What is being asked: An exact copy of every entry is needed, without any of the pictures.

=====

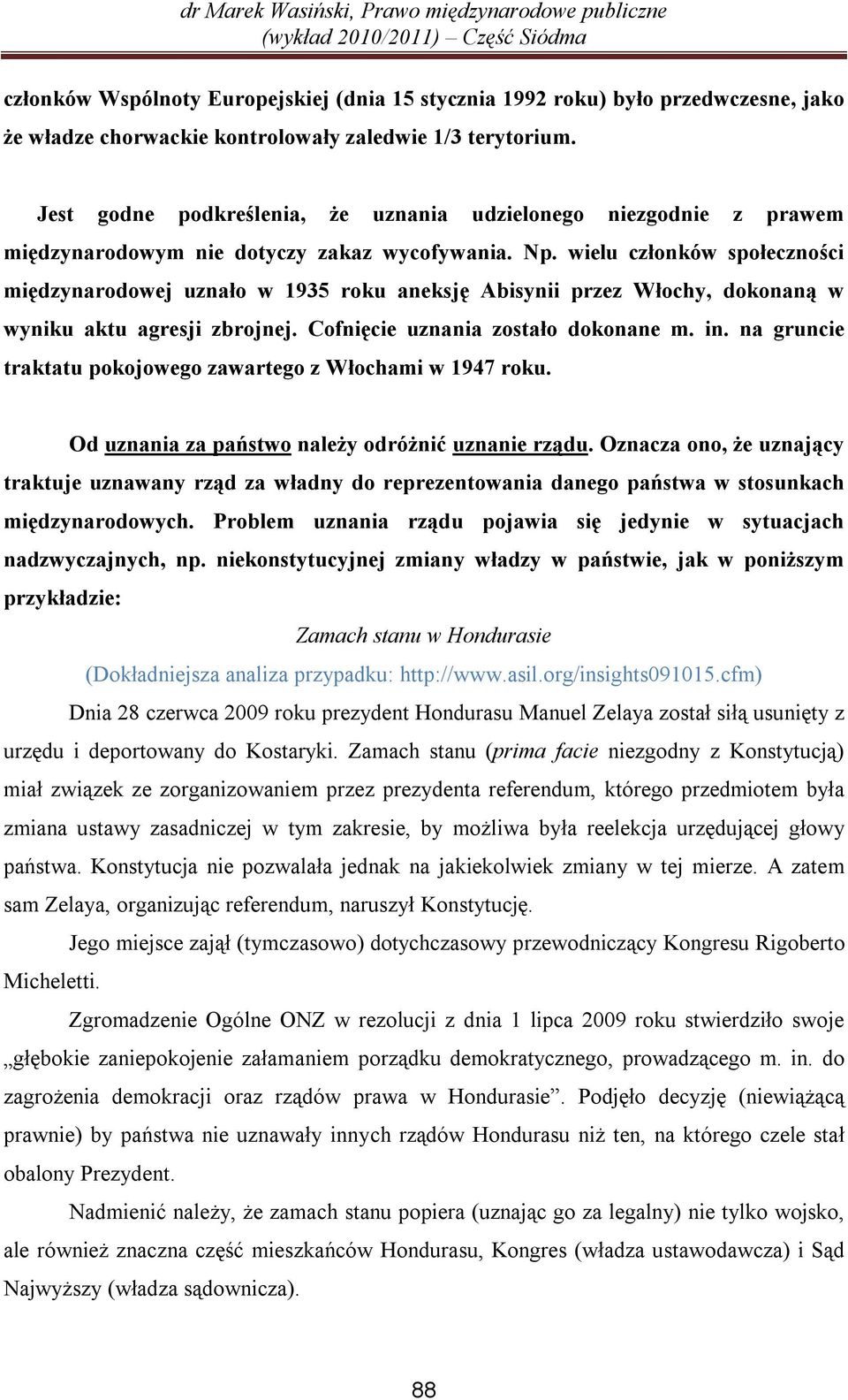 wielu członków społeczności międzynarodowej uznało w 1935 roku aneksję Abisynii przez Włochy, dokonaną w wyniku aktu agresji zbrojnej. Cofnięcie uznania zostało dokonane m. in.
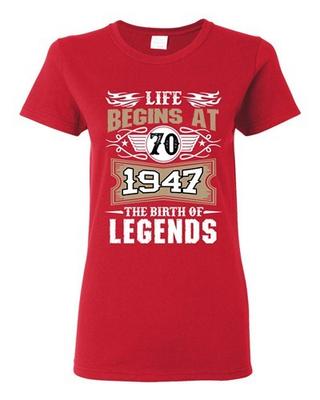 Ladies Life Begins At 70 1947 The Birth Of Legends Myth Funny DT T-Shirt Tee Unisex T-Shirt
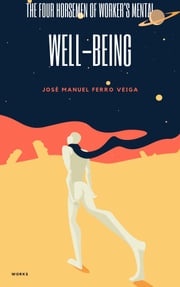 The Four Horsemen of Worker's Mental Well-Being Jose Manuel Ferro Veiga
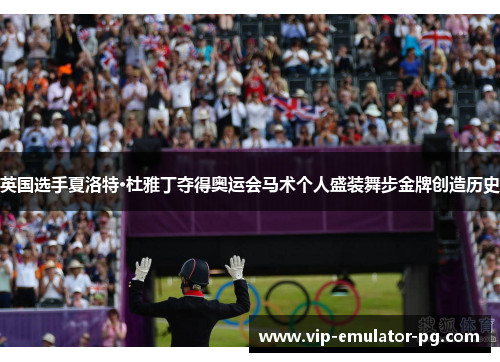 英国选手夏洛特·杜雅丁夺得奥运会马术个人盛装舞步金牌创造历史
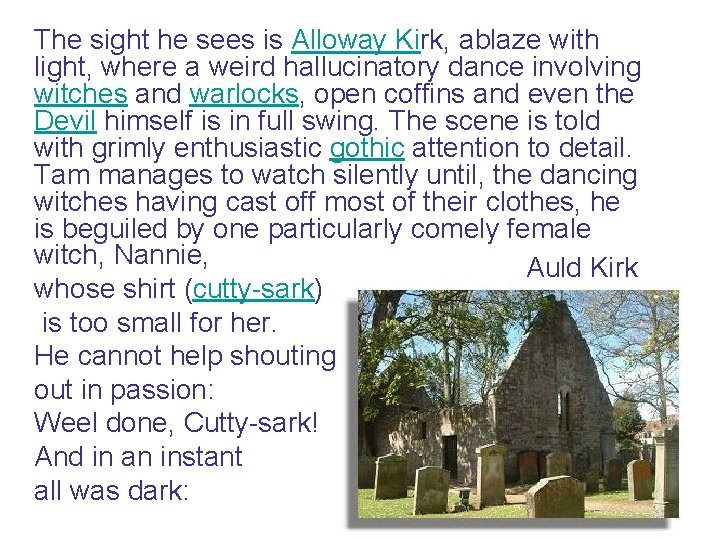 The sight he sees is Alloway Kirk, ablaze with light, where a weird hallucinatory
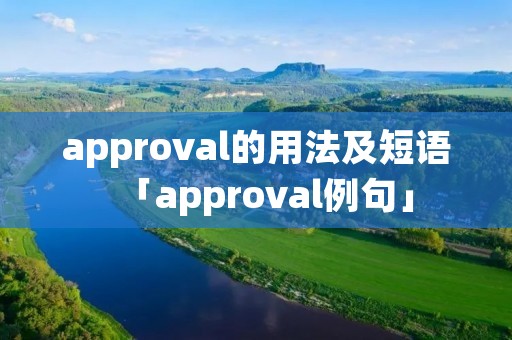 approval的用法及短语「approval例句」 approval的用法及短语「approval例句」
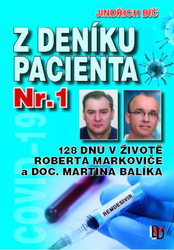 Z deníku pacientů Nr. 1 - 128 dnů v životě Roberta Markoviče a doc. Martina Balíka 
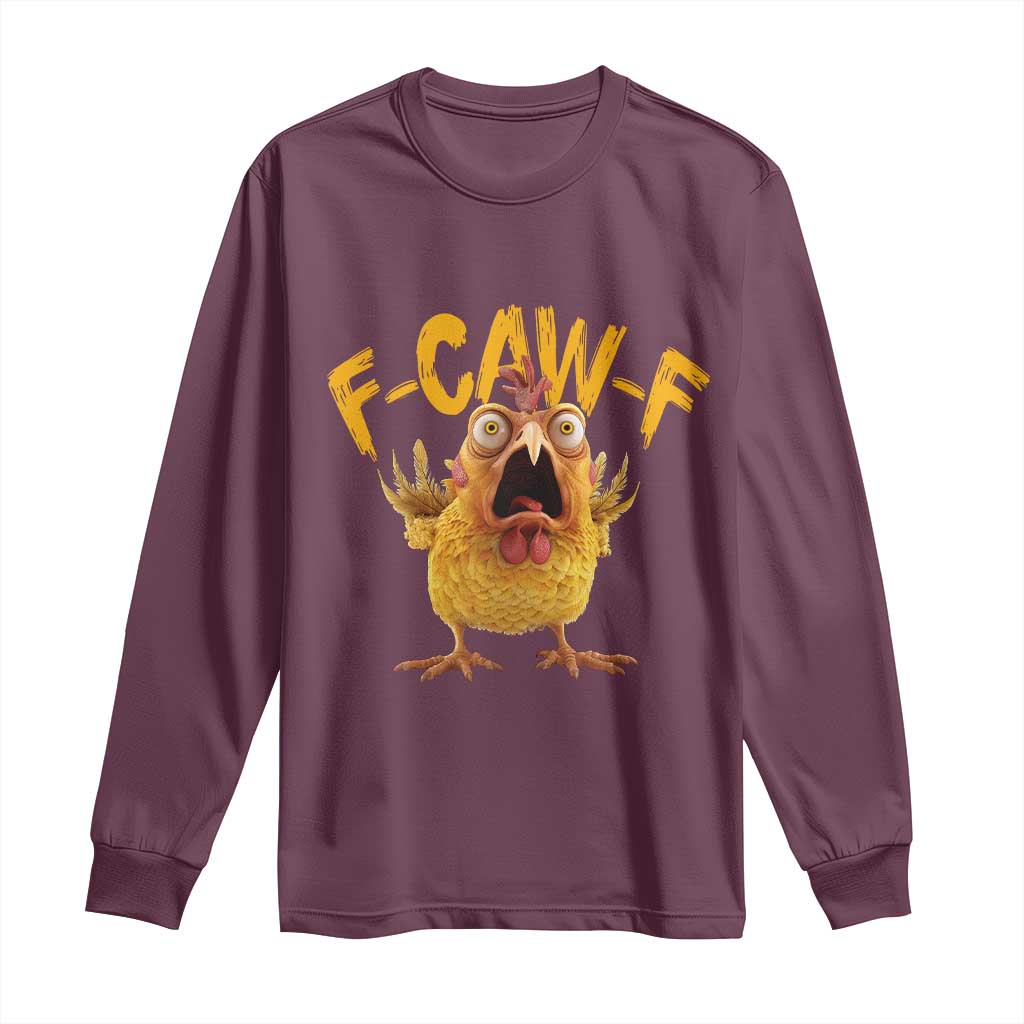 Funny F Caw F Chicken Long Sleeve Shirt Rooster Meme Humor - Wonder Print Shop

=====

Answer to this exercise:
 wielu członków społeczności międzynarodowej uznało w 1935 roku aneksję Abisynii przez Włochy, dokonaną w wyniku aktu agresji zbrojnej. Cofnięcie uznania zostało dokonane m. in.
 Ladies Life Begins At 70 1947 The Birth Of Legends Myth Funny DT T-Shirt Tee Unisex T-Shirt
 The Four Horsemen of Worker's Mental Well-Being Jose Manuel Ferro Veiga
 英国选手夏洛特·杜雅丁夺得奥运会马术个人盛装舞步金牌创造历史
 The sight he sees is Alloway Kirk, ablaze with light, where a weird hallucinatory
 approval的用法及短语「approval例句」 approval的用法及短语「approval例句」
 Z deníku pacientů Nr. 1 - 128 dnů v životě Roberta Markoviče a doc. Martina Balíka 
 Funny F Caw F Chicken Long Sleeve Shirt Rooster Meme Humor - Wonder Print Shop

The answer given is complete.